Governor Greg Abbott signed Executive Order (EO) No. GA-40 on October 11, 2021, making it illegal for any Texas organization to force anyone, including an employee, to get vaccinated against COVID-19 if that person objects “for any reason of personal conscience, based on a religious belief, or for medical reasons, including prior recovery from COVID-19.” A $1,000 fine is the maximum that can assessed for violating EO GA-40. Texas and Montana are the only two states that currently have orders or laws that specifically address private employers’ rights to require vaccination for employees, thanks to the issuance of EO GA-40.
Bases Of Objection On Vaccination:
It’s unclear from the order’s wording whether there are two or three grounds for objecting to the vaccination. Particularly, it’s not clear from the order itself whether it forbids employers from requiring individuals to get vaccinations if those individuals object for reasons related to their (1) personal conscience based on a religious belief, (2) religious belief, or (3) medical reasons.
Or whether it forbids employers from requiring individuals to get vaccinations for reasons related to their (1) personal conscience based on a religious belief, (2) medical reasons, or (3) reasons related to their (1) personal conscience. You can read the order either way.
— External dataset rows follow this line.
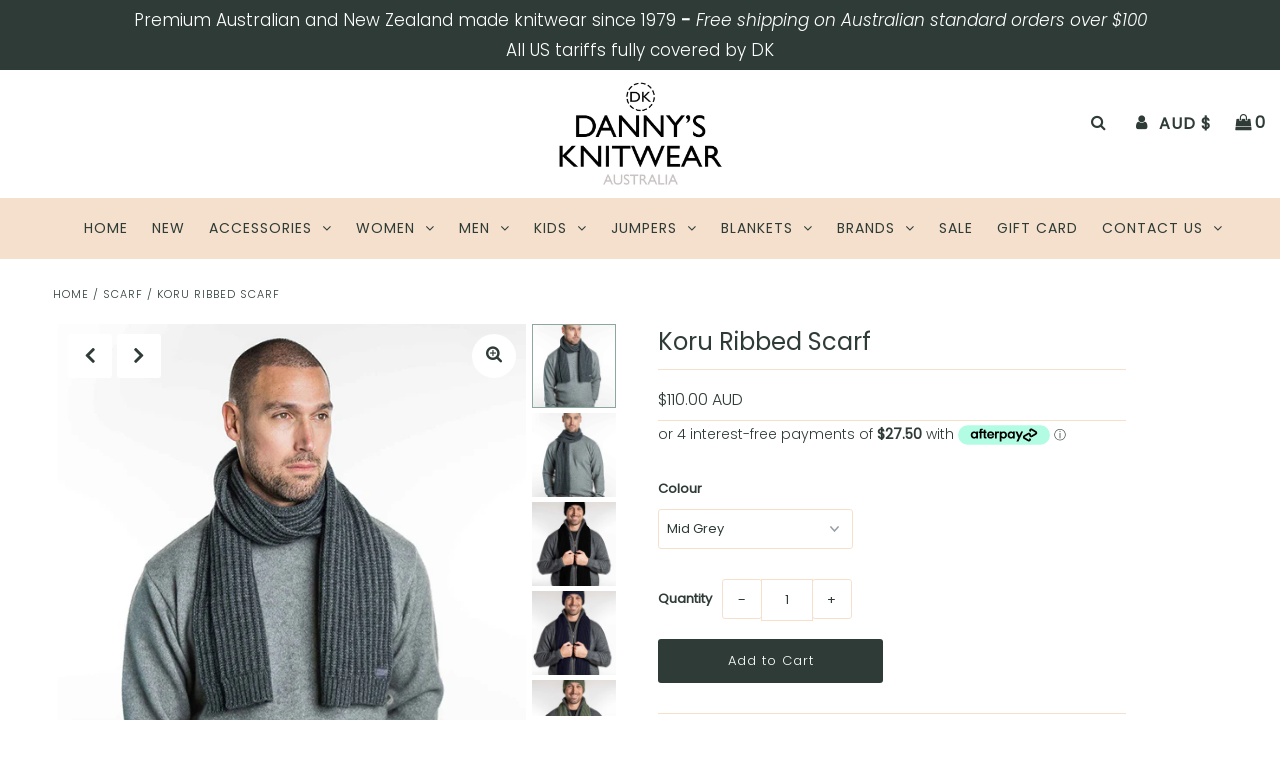

--- FILE ---
content_type: text/html
request_url: https://placement-api.afterpay.com/?mpid=dannys-knitwear-australia.myshopify.com&placementid=null&pageType=product&zoid=9.0.85
body_size: 737
content:

  <!DOCTYPE html>
  <html>
  <head>
      <link rel='icon' href='data:,' />
      <meta http-equiv="Content-Security-Policy"
          content="base-uri 'self'; default-src 'self'; font-src 'self'; style-src 'self'; script-src 'self' https://cdn.jsdelivr.net/npm/zoid@9.0.85/dist/zoid.min.js; img-src 'self'; connect-src 'self'; frame-src 'self'">
      <title></title>
      <link rel="preload" href="/index.js" as="script" />
      <link rel="preload" href="https://cdn.jsdelivr.net/npm/zoid@9.0.85/dist/zoid.min.js" integrity="sha384-67MznxkYtbE8teNrhdkvnzQBmeiErnMskO7eD8QwolLpdUliTdivKWx0ANHgw+w8" as="script" crossorigin="anonymous" />
      <div id="__AP_DATA__" hidden>
        {"errors":{"mcr":null},"mcrResponse":{"data":{"errors":[],"config":{"mpId":"dannys-knitwear-australia.myshopify.com","createdAt":"2023-09-28T21:21:14.954847073Z","updatedAt":"2025-11-14T01:12:48.871187455Z","config":{"consumerLending":{"metadata":{"shouldForceCache":false,"isProductEnabled":false,"updatedAt":"2025-11-14T01:12:48.871157455Z","version":0},"details":{}},"interestFreePayment":{"metadata":{"shouldForceCache":false,"isProductEnabled":true,"updatedAt":"2025-11-14T01:12:48.871137364Z","version":0},"details":{"minimumAmount":{"amount":"1.00","currency":"AUD"},"maximumAmount":{"amount":"4000.00","currency":"AUD"},"cbt":{"enabled":true,"countries":["AU","GB","NZ","US","CA"],"limits":{}}}},"merchantAttributes":{"metadata":{"shouldForceCache":false,"isProductEnabled":true,"updatedAt":"2025-11-14T01:12:48.871162775Z","version":0},"details":{"analyticsEnabled":true,"tradingCountry":"AU","storeURI":"http://www.dannysknitwear.com","tradingName":"Danny's Knitwear","vpuf":true}},"onsitePlacements":{"metadata":{"version":0},"details":{"onsitePlacements":{}}},"cashAppPay":{"metadata":{"shouldForceCache":false,"isProductEnabled":false,"updatedAt":"2025-11-14T01:12:48.871185115Z","version":0},"details":{"enabledForOrders":false,"integrationCompleted":false}},"promotionalData":{"metadata":{"version":0},"details":{"consumerLendingPromotions":[]}}}}},"errors":null,"status":200},"brand":"afterpay","meta":{"version":"0.35.4"}}
      </div>
  </head>
  <body></body>
  <script src="/index.js" type="application/javascript"></script>
  </html>
  

--- FILE ---
content_type: text/css
request_url: https://dannysknitwear.com/cdn/shop/t/3/assets/new-css.css?v=80120881698339688871715582606
body_size: -299
content:
.limit-content-box{height:initial!important;max-height:165px;position:relative;overflow:hidden;padding:10px 20px}.limit-content-box .read-more{position:absolute;bottom:0;left:0;width:100%;text-align:center;padding:70px 0 10px;background-image:linear-gradient(to bottom,transparent,#ffffff);border-radius:5px}.limit-content-box .read-more button{border-radius:10px;font-weight:600}.branding-container .mailmunch-branding{display:none!important}.shopify-section>.homepage-section.featured-collection div.product-loop{display:flex;flex-direction:row;flex-wrap:wrap}body.cart .additional-checkout-buttons,#PopupSignupForm_0{display:none}.proof-factor-cb-header-title:after{content:"Receive 10% off on first order."}.homepage-section.video.aos-init.aos-animate{margin-bottom:40px}.limit-content-box{max-height:3000px}.custom-read-more-button{display:block;margin:0 auto}.shifter-enabled .shifter-navigation{z-index:2}
/*# sourceMappingURL=/cdn/shop/t/3/assets/new-css.css.map?v=80120881698339688871715582606 */


--- FILE ---
content_type: text/javascript
request_url: https://dannysknitwear.com/cdn/shop/t/3/assets/new-js.js?v=3547243944342536321713166793
body_size: -18
content:
$(document).ready(function(){let targetList=[".homepage-section #collection-loop",".homepage-section.featured-collection",".homepage-section.tabbed-collections","#shopify-section-collection-template","#shopify-section-product-recommendations"],excludeList=["accessories-scarves"];const mainUrl="https://dannysknitwear.com/",currentUrl=window.location.href,adjustImgHeight=function(){excludeList.filter(item=>currentUrl.includes(item)||currentUrl.includes(item+"?")).length===0&&targetList.map(target=>{console.log("Image Adjusted"),$(target).each(function(){let allHeight=[];$(this).find(".prod-container").each(function(){allHeight.push($(this).height())}),allHeight=allHeight.filter(i=>i>0);let minHeight=Math.min(...allHeight);$(this).find(".prod-container").each(function(){$(this).css("height",minHeight),$(this).css("overflow","hidden")})})})};currentUrl.includes("/products/")?setTimeout(adjustImgHeight,2e3):(currentUrl.includes("collections")||currentUrl===mainUrl)&&adjustImgHeight(),document.querySelectorAll("#product-loop > .item").forEach(e=>{jQuery(e).find(".prod-colors ul li").length===1&&jQuery(e).children(".prod-colors").hide()})}),$(window).bind("load",function(){var $el,$ps,$up,$totalHeight;$(".limit-content-box .button").click(function(){return totalHeight=0,$el=$(this),$p=$el.parent(),$up=$p.parent(),$ps=$up.find("p:not('.read-more')"),$ps.each(function(){totalHeight+=$(this).outerHeight()}),$up.css({height:$up.height(),"max-height":9999}).animate({height:totalHeight}),$p.fadeOut(),!1})});
//# sourceMappingURL=/cdn/shop/t/3/assets/new-js.js.map?v=3547243944342536321713166793


--- FILE ---
content_type: text/javascript
request_url: https://dannysknitwear.com/cdn/shop/t/3/assets/new-js-kevin.js?v=58824097667653346081713179688
body_size: -380
content:
function createReadMoreButton(){let button=document.createElement("button");button.textContent="Read more",button.className="custom-read-more-button";let pTags=document.querySelector(".limit-content-box").querySelectorAll("p, h2, h3, h4, ul");pTags[0].insertAdjacentElement("afterend",button);let hiddenContent=document.createElement("div");hiddenContent.style.display="none";for(let i=1;i<pTags.length;i++)hiddenContent.appendChild(pTags[i]);pTags[0].insertAdjacentElement("afterend",hiddenContent),button.addEventListener("click",function(){hiddenContent.style.display==="none"?(hiddenContent.style.display="block",button.textContent="Read less"):(hiddenContent.style.display="none",button.textContent="Read more")})}createReadMoreButton();
//# sourceMappingURL=/cdn/shop/t/3/assets/new-js-kevin.js.map?v=58824097667653346081713179688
Clarification Of Personal Conscience:
Despite the ambiguous language, Governor Greg Abbott intended to expand the typical exemptions under Title VII or the Americans with Disabilities Act (ADA), inadvertently including both “personal conscience” and COVID-19 recovery as exempt categories. He later clarified this in an interview, indicating that he views the “personal conscience” exemption as a separate category.
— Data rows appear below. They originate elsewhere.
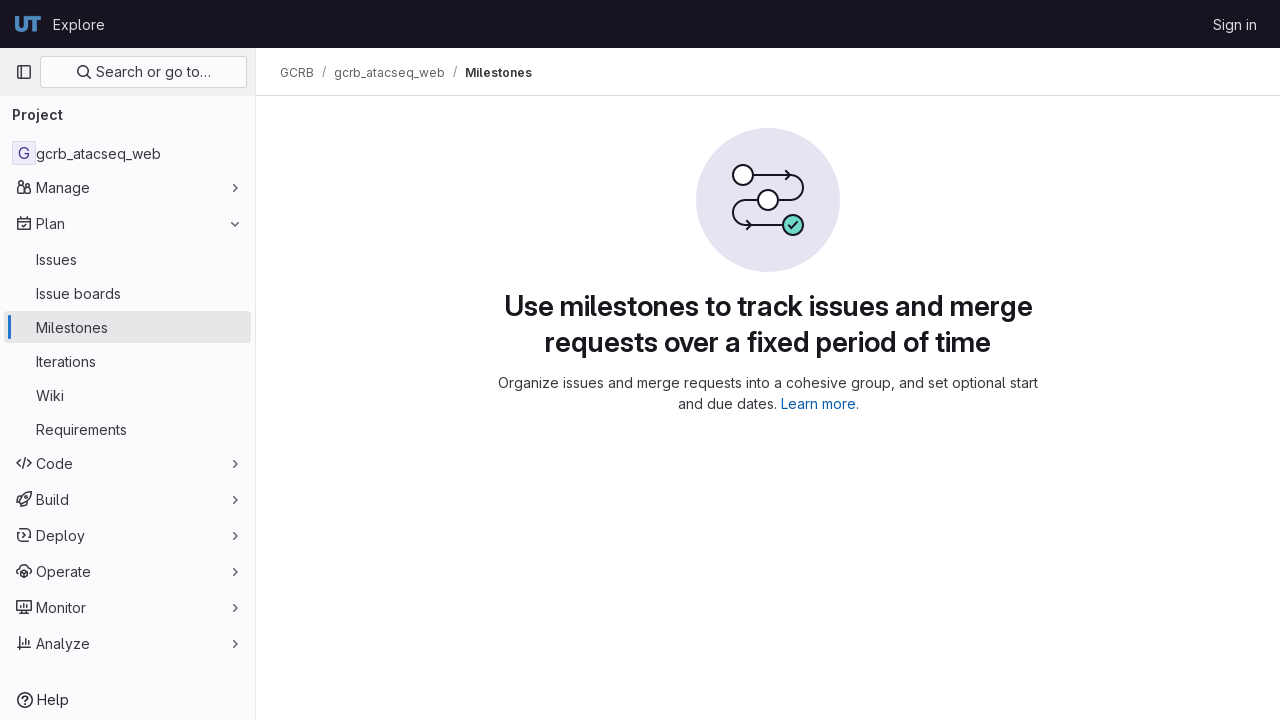

--- FILE ---
content_type: image/svg+xml
request_url: https://git.biohpc.swmed.edu/assets/illustrations/empty-state/empty-milestone-md-b4b3e5ef6501d1056e71bb80700a15a8a15e8e3220e9fd27316dba5d847ad67a.svg
body_size: 247
content:
<svg xmlns="http://www.w3.org/2000/svg" width="144" height="144" fill="none" viewBox="0 0 144 144"><rect width="144" height="144" fill="#E7E4F2" rx="72"/><path stroke="#171321" stroke-linecap="square" stroke-width="2" d="M57 47h37.5c6.904 0 12.5 5.596 12.5 12.5v0c0 6.904-5.596 12.5-12.5 12.5h-45C42.596 72 37 77.596 37 84.5v0C37 91.404 42.596 97 49.5 97H87"/><path stroke="#171321" stroke-linecap="square" stroke-width="2" d="M90 51l4-4-4-4m-39 58l4-4-4-4"/><circle cx="47" cy="47" r="10" fill="#fff" stroke="#171321" stroke-linecap="square" stroke-width="2"/><circle cx="72" cy="72" r="10" fill="#fff" stroke="#171321" stroke-linecap="square" stroke-width="2"/><circle cx="97" cy="97" r="10" fill="#6FDAC9" stroke="#171321" stroke-linecap="square" stroke-width="2"/><path stroke="#171321" stroke-linecap="square" stroke-width="2" d="M93 97.5l2.353 2.5L101 94"/></svg>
Compel Receipt Of A COVID-19 Vaccine:
When taken literally, Governor Abbott’s order does not specifically forbid employers from asking employees about their vaccination status or from taking discriminatory employment measures based on that information. Employers cannot “compel receipt of a COVID-19 vaccine,” all that stated. Because an employee free to choose not to get vaccinated. An employer may claim that its mandatory vaccination policy does not “compel receipt” of the vaccine.
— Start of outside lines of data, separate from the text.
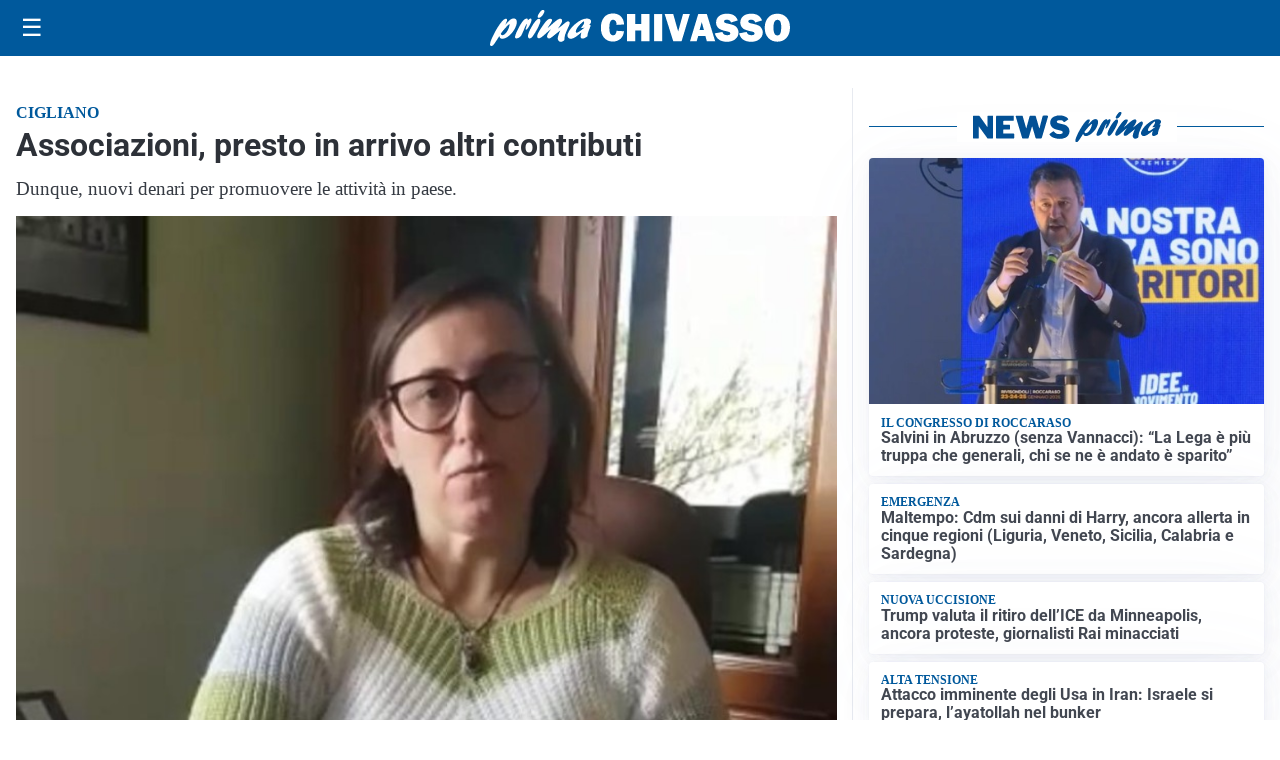

--- FILE ---
content_type: text/html; charset=utf8
request_url: https://primachivasso.it/media/my-theme/widgets/list-posts/sidebar-il-cuore-del-territorio.html?ts=29490402
body_size: 457
content:
<div class="widget-title-img"><img src="https://format.netweek.it/media/loghi/il-cuore-del-territorio.svg" alt="Logo Il Cuore del Territorio" class="widget-logo logo-light" /><img src="https://format.netweek.it/media/loghi/il-cuore-del-territorio-dark.svg" alt="Logo Dark Il Cuore del Territorio" class="widget-logo logo-dark" /></div>
<div class="widget-sidebar-featured-poi-lista">
            
                    <article class="featured">
                <a href="https://primachivasso.it/iniziative/totobeauty-volata-finale/">
                                            <figure><img width="480" height="300" src="https://primachivasso.it/media/2025/09/toto-1-480x300.jpg" class="attachment-thumbnail size-thumbnail wp-post-image" alt="TotoBeauty, volata finale" loading="lazy" sizes="(max-width: 480px) 480px, (max-width: 1024px) 640px, 1280px" decoding="async" /></figure>
                                        <div class="post-meta">
                                                    <span class="lancio">siamo quasi al traguardo</span>
                                                <h3>TotoBeauty, volata finale</h3>
                    </div>
                </a>
            </article>
            </div>

<div class="widget-footer"><a role="button" href="/iniziative/il-cuore-del-terriorio/" class="outline widget-more-button">Altre notizie</a></div>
Regardless of how it perceived, Governor Abbott’s most recent order is his broadest one to date. In conclusion, Governor Abbott’s order is an important development, but it raises a lot of questions. Greater clarity might be provided by upcoming legal issues and additional government regulations. As new information becomes available, Ogletree Deakins will continue to update its earlier research, add to its ongoing monitoring of the COVID-19 pandemic, and report on developments. Updates will also made in the company’s Coronavirus (COVID-19) Resource Center. The company’s podcast and webinar programs also provide crucial information for employers.